Instructions to follow =>
Could you copy the guest post about Laura's summer of chores and study below, word for word and in full?

Guest post by Melanie Fishbane
As much as things may change, there is always the dependability of the cycle of the seasons. After months of “self-indulgence,” and teenage revelry, Laura is ready to buckle down and get to work. Her summer is full of chores, study and babysitting Grace – who now can “write letters to Mary” at college. Laura understands more than ever the importance of getting her teaching degree and helping Mary. Two themes struck me in this chapter, the first is how much the times are changing, the second, is how uncomfortable Laura gets when things don’t seem “human.” It is also one of my favourite chapters because Almanzo begins a courtin’.
Abundance is a plenty for the Ingalls family and the town. Ma’s hens are laying eggs and twenty-four chicks hatch. They even had green beans and fried chicken. Fried chicken! Even Kitty has grown a little, bringing them all presents of gophers and blackbirds. The Ingalls have recovered from the Hard Winter; the tide has turned.
Laura has a new teacher, Mr. Owen, who she likes and disciplines Willie Oleson, who has successfully fooled other teachers into thinking he was stupid. Oleson is the antithesis of Laura. He still wants to keep up his childish antics. Laura is very uncomfortable with Oleson’s behaviour. She thinks that when he made himself look that way: “He looked less than half-witted, he hardly looked human. It made anyone turn sick to see him.” Laura believes that his mind actually left him.
Mr. Owen, however, will have none of this and whips the bad behaviour out of him. It is a strange scene for sure. Weird language references the social stigma around people with special needs and that with a proper whipping you can get the dumb out of him. Whatever the meaning, it seems clear that playtime is over; it is time to get serious – even for the likes of Willie Oleson.
Another sign that the schoolhouse is getting too small for the town, is when Mr. Owens asks Laura and Ida to participate in a School Exhibition “to acquaint people with the school and its needs.” This is the set up for one of the most memorable scenes of the series towards the end of the novel.

Stored data =>

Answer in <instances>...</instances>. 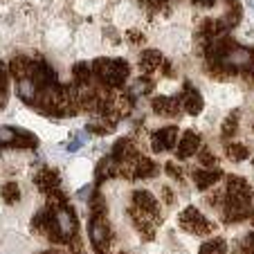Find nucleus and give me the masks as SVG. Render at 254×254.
<instances>
[{"label":"nucleus","mask_w":254,"mask_h":254,"mask_svg":"<svg viewBox=\"0 0 254 254\" xmlns=\"http://www.w3.org/2000/svg\"><path fill=\"white\" fill-rule=\"evenodd\" d=\"M92 70L97 72V77L111 88H117L124 83V79L128 77V63L124 61H95Z\"/></svg>","instance_id":"1"},{"label":"nucleus","mask_w":254,"mask_h":254,"mask_svg":"<svg viewBox=\"0 0 254 254\" xmlns=\"http://www.w3.org/2000/svg\"><path fill=\"white\" fill-rule=\"evenodd\" d=\"M180 225H183L187 232H191V234H200V236L211 232V223H207L205 216H202L198 209H193V207H187V209L183 211Z\"/></svg>","instance_id":"2"},{"label":"nucleus","mask_w":254,"mask_h":254,"mask_svg":"<svg viewBox=\"0 0 254 254\" xmlns=\"http://www.w3.org/2000/svg\"><path fill=\"white\" fill-rule=\"evenodd\" d=\"M178 144V128L176 126H167V128L158 130V133H153V137H151V146H153V151H167V149H173Z\"/></svg>","instance_id":"3"},{"label":"nucleus","mask_w":254,"mask_h":254,"mask_svg":"<svg viewBox=\"0 0 254 254\" xmlns=\"http://www.w3.org/2000/svg\"><path fill=\"white\" fill-rule=\"evenodd\" d=\"M133 202H135V209L144 211V214L153 216L155 221H160V207H158V200L153 198V193L149 191H135L133 193Z\"/></svg>","instance_id":"4"},{"label":"nucleus","mask_w":254,"mask_h":254,"mask_svg":"<svg viewBox=\"0 0 254 254\" xmlns=\"http://www.w3.org/2000/svg\"><path fill=\"white\" fill-rule=\"evenodd\" d=\"M54 221H57V227L61 232L63 239H70L74 232H77V221H74V214H72L67 207H61V209L54 214Z\"/></svg>","instance_id":"5"},{"label":"nucleus","mask_w":254,"mask_h":254,"mask_svg":"<svg viewBox=\"0 0 254 254\" xmlns=\"http://www.w3.org/2000/svg\"><path fill=\"white\" fill-rule=\"evenodd\" d=\"M221 63L230 67H248L252 63V52L245 48H230L225 52V57L221 59Z\"/></svg>","instance_id":"6"},{"label":"nucleus","mask_w":254,"mask_h":254,"mask_svg":"<svg viewBox=\"0 0 254 254\" xmlns=\"http://www.w3.org/2000/svg\"><path fill=\"white\" fill-rule=\"evenodd\" d=\"M198 151H200V137H198L193 130H187V133L183 135V139L178 142V158L180 160L191 158Z\"/></svg>","instance_id":"7"},{"label":"nucleus","mask_w":254,"mask_h":254,"mask_svg":"<svg viewBox=\"0 0 254 254\" xmlns=\"http://www.w3.org/2000/svg\"><path fill=\"white\" fill-rule=\"evenodd\" d=\"M90 239L99 250H104V245L108 243V239H111V230L106 227L104 218H95V221L90 223Z\"/></svg>","instance_id":"8"},{"label":"nucleus","mask_w":254,"mask_h":254,"mask_svg":"<svg viewBox=\"0 0 254 254\" xmlns=\"http://www.w3.org/2000/svg\"><path fill=\"white\" fill-rule=\"evenodd\" d=\"M34 183H36V187H39V189L52 193L54 189L59 187V173L52 171V169H43V171L36 176V180H34Z\"/></svg>","instance_id":"9"},{"label":"nucleus","mask_w":254,"mask_h":254,"mask_svg":"<svg viewBox=\"0 0 254 254\" xmlns=\"http://www.w3.org/2000/svg\"><path fill=\"white\" fill-rule=\"evenodd\" d=\"M183 106L189 115H198L202 111V97L200 92H196L191 86H187V92L183 95Z\"/></svg>","instance_id":"10"},{"label":"nucleus","mask_w":254,"mask_h":254,"mask_svg":"<svg viewBox=\"0 0 254 254\" xmlns=\"http://www.w3.org/2000/svg\"><path fill=\"white\" fill-rule=\"evenodd\" d=\"M193 180H196L198 189H207L221 180V171H218V169H200V171H196Z\"/></svg>","instance_id":"11"},{"label":"nucleus","mask_w":254,"mask_h":254,"mask_svg":"<svg viewBox=\"0 0 254 254\" xmlns=\"http://www.w3.org/2000/svg\"><path fill=\"white\" fill-rule=\"evenodd\" d=\"M227 196L230 198H252V191H250L248 183H245L243 178H230V183H227Z\"/></svg>","instance_id":"12"},{"label":"nucleus","mask_w":254,"mask_h":254,"mask_svg":"<svg viewBox=\"0 0 254 254\" xmlns=\"http://www.w3.org/2000/svg\"><path fill=\"white\" fill-rule=\"evenodd\" d=\"M11 74H16L18 77V81L20 79H32V72H34V61H29V59H25V57H16L14 61H11Z\"/></svg>","instance_id":"13"},{"label":"nucleus","mask_w":254,"mask_h":254,"mask_svg":"<svg viewBox=\"0 0 254 254\" xmlns=\"http://www.w3.org/2000/svg\"><path fill=\"white\" fill-rule=\"evenodd\" d=\"M180 104L178 99H171V97H155L153 99V111L158 115H176Z\"/></svg>","instance_id":"14"},{"label":"nucleus","mask_w":254,"mask_h":254,"mask_svg":"<svg viewBox=\"0 0 254 254\" xmlns=\"http://www.w3.org/2000/svg\"><path fill=\"white\" fill-rule=\"evenodd\" d=\"M36 90H39V86H36V81L34 79H20L18 83H16V92H18V97L23 101H29L32 104L34 99H36Z\"/></svg>","instance_id":"15"},{"label":"nucleus","mask_w":254,"mask_h":254,"mask_svg":"<svg viewBox=\"0 0 254 254\" xmlns=\"http://www.w3.org/2000/svg\"><path fill=\"white\" fill-rule=\"evenodd\" d=\"M162 65V54L158 52V50H146V52L139 57V67H142L144 72H153L155 67Z\"/></svg>","instance_id":"16"},{"label":"nucleus","mask_w":254,"mask_h":254,"mask_svg":"<svg viewBox=\"0 0 254 254\" xmlns=\"http://www.w3.org/2000/svg\"><path fill=\"white\" fill-rule=\"evenodd\" d=\"M158 173V167H155L153 160L149 158H139L137 160V167H135V178H151Z\"/></svg>","instance_id":"17"},{"label":"nucleus","mask_w":254,"mask_h":254,"mask_svg":"<svg viewBox=\"0 0 254 254\" xmlns=\"http://www.w3.org/2000/svg\"><path fill=\"white\" fill-rule=\"evenodd\" d=\"M200 254H227V245L223 239H211L200 245Z\"/></svg>","instance_id":"18"},{"label":"nucleus","mask_w":254,"mask_h":254,"mask_svg":"<svg viewBox=\"0 0 254 254\" xmlns=\"http://www.w3.org/2000/svg\"><path fill=\"white\" fill-rule=\"evenodd\" d=\"M90 65L88 63H77V65L72 67V74H74V81L81 83V86H88V81H90Z\"/></svg>","instance_id":"19"},{"label":"nucleus","mask_w":254,"mask_h":254,"mask_svg":"<svg viewBox=\"0 0 254 254\" xmlns=\"http://www.w3.org/2000/svg\"><path fill=\"white\" fill-rule=\"evenodd\" d=\"M2 200L14 205V202L20 200V187L16 183H5L2 185Z\"/></svg>","instance_id":"20"},{"label":"nucleus","mask_w":254,"mask_h":254,"mask_svg":"<svg viewBox=\"0 0 254 254\" xmlns=\"http://www.w3.org/2000/svg\"><path fill=\"white\" fill-rule=\"evenodd\" d=\"M117 173V160L115 158H104L97 167V178H106V176H113Z\"/></svg>","instance_id":"21"},{"label":"nucleus","mask_w":254,"mask_h":254,"mask_svg":"<svg viewBox=\"0 0 254 254\" xmlns=\"http://www.w3.org/2000/svg\"><path fill=\"white\" fill-rule=\"evenodd\" d=\"M236 126H239V115L236 113H230L223 122V137H232L236 133Z\"/></svg>","instance_id":"22"},{"label":"nucleus","mask_w":254,"mask_h":254,"mask_svg":"<svg viewBox=\"0 0 254 254\" xmlns=\"http://www.w3.org/2000/svg\"><path fill=\"white\" fill-rule=\"evenodd\" d=\"M227 155H230V160L241 162V160L248 158V149H245L243 144H230V146H227Z\"/></svg>","instance_id":"23"},{"label":"nucleus","mask_w":254,"mask_h":254,"mask_svg":"<svg viewBox=\"0 0 254 254\" xmlns=\"http://www.w3.org/2000/svg\"><path fill=\"white\" fill-rule=\"evenodd\" d=\"M14 144H18V146H25V149H34L36 146V137H34L32 133H20V135H16V142Z\"/></svg>","instance_id":"24"},{"label":"nucleus","mask_w":254,"mask_h":254,"mask_svg":"<svg viewBox=\"0 0 254 254\" xmlns=\"http://www.w3.org/2000/svg\"><path fill=\"white\" fill-rule=\"evenodd\" d=\"M16 142V130L11 126H0V144H14Z\"/></svg>","instance_id":"25"},{"label":"nucleus","mask_w":254,"mask_h":254,"mask_svg":"<svg viewBox=\"0 0 254 254\" xmlns=\"http://www.w3.org/2000/svg\"><path fill=\"white\" fill-rule=\"evenodd\" d=\"M104 209H106V202H104V198L97 193L95 200H92V214H95V218H104Z\"/></svg>","instance_id":"26"},{"label":"nucleus","mask_w":254,"mask_h":254,"mask_svg":"<svg viewBox=\"0 0 254 254\" xmlns=\"http://www.w3.org/2000/svg\"><path fill=\"white\" fill-rule=\"evenodd\" d=\"M200 162L205 164V169H214L216 160H214V155H211V151H207V149H200Z\"/></svg>","instance_id":"27"},{"label":"nucleus","mask_w":254,"mask_h":254,"mask_svg":"<svg viewBox=\"0 0 254 254\" xmlns=\"http://www.w3.org/2000/svg\"><path fill=\"white\" fill-rule=\"evenodd\" d=\"M164 169H167L169 176H173V178H183V171H178L176 164H173V162H167V167H164Z\"/></svg>","instance_id":"28"},{"label":"nucleus","mask_w":254,"mask_h":254,"mask_svg":"<svg viewBox=\"0 0 254 254\" xmlns=\"http://www.w3.org/2000/svg\"><path fill=\"white\" fill-rule=\"evenodd\" d=\"M162 198H164V202H169V205L173 202V193H171L169 187H162Z\"/></svg>","instance_id":"29"},{"label":"nucleus","mask_w":254,"mask_h":254,"mask_svg":"<svg viewBox=\"0 0 254 254\" xmlns=\"http://www.w3.org/2000/svg\"><path fill=\"white\" fill-rule=\"evenodd\" d=\"M67 149H70V151H79V149H81V137H74V139H72Z\"/></svg>","instance_id":"30"},{"label":"nucleus","mask_w":254,"mask_h":254,"mask_svg":"<svg viewBox=\"0 0 254 254\" xmlns=\"http://www.w3.org/2000/svg\"><path fill=\"white\" fill-rule=\"evenodd\" d=\"M128 39H130V43H139V41H142V34H139V32H130Z\"/></svg>","instance_id":"31"},{"label":"nucleus","mask_w":254,"mask_h":254,"mask_svg":"<svg viewBox=\"0 0 254 254\" xmlns=\"http://www.w3.org/2000/svg\"><path fill=\"white\" fill-rule=\"evenodd\" d=\"M248 245H250V252L254 254V234H250V239H248Z\"/></svg>","instance_id":"32"},{"label":"nucleus","mask_w":254,"mask_h":254,"mask_svg":"<svg viewBox=\"0 0 254 254\" xmlns=\"http://www.w3.org/2000/svg\"><path fill=\"white\" fill-rule=\"evenodd\" d=\"M43 254H61V252H57V250H48V252H43Z\"/></svg>","instance_id":"33"},{"label":"nucleus","mask_w":254,"mask_h":254,"mask_svg":"<svg viewBox=\"0 0 254 254\" xmlns=\"http://www.w3.org/2000/svg\"><path fill=\"white\" fill-rule=\"evenodd\" d=\"M200 2H205V5H209V2H216V0H200Z\"/></svg>","instance_id":"34"},{"label":"nucleus","mask_w":254,"mask_h":254,"mask_svg":"<svg viewBox=\"0 0 254 254\" xmlns=\"http://www.w3.org/2000/svg\"><path fill=\"white\" fill-rule=\"evenodd\" d=\"M250 72H252V77H254V65H252V70H250Z\"/></svg>","instance_id":"35"}]
</instances>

The result =>
Guest post by Melanie Fishbane
As much as things may change, there is always the dependability of the cycle of the seasons. After months of “self-indulgence,” and teenage revelry, Laura is ready to buckle down and get to work. Her summer is full of chores, study and babysitting Grace – who now can “write letters to Mary” at college. Laura understands more than ever the importance of getting her teaching degree and helping Mary. Two themes struck me in this chapter, the first is how much the times are changing, the second, is how uncomfortable Laura gets when things don’t seem “human.” It is also one of my favourite chapters because Almanzo begins a courtin’.
Abundance is a plenty for the Ingalls family and the town. Ma’s hens are laying eggs and twenty-four chicks hatch. They even had green beans and fried chicken. Fried chicken! Even Kitty has grown a little, bringing them all presents of gophers and blackbirds. The Ingalls have recovered from the Hard Winter; the tide has turned.
Laura has a new teacher, Mr. Owen, who she likes and disciplines Willie Oleson, who has successfully fooled other teachers into thinking he was stupid. Oleson is the antithesis of Laura. He still wants to keep up his childish antics. Laura is very uncomfortable with Oleson’s behaviour. She thinks that when he made himself look that way: “He looked less than half-witted, he hardly looked human. It made anyone turn sick to see him.” Laura believes that his mind actually left him.
Mr. Owen, however, will have none of this and whips the bad behaviour out of him. It is a strange scene for sure. Weird language references the social stigma around people with special needs and that with a proper whipping you can get the dumb out of him. Whatever the meaning, it seems clear that playtime is over; it is time to get serious – even for the likes of Willie Oleson.
Another sign that the schoolhouse is getting too small for the town, is when Mr. Owens asks Laura and Ida to participate in a School Exhibition “to acquaint people with the school and its needs.” This is the set up for one of the most memorable scenes of the series towards the end of the novel.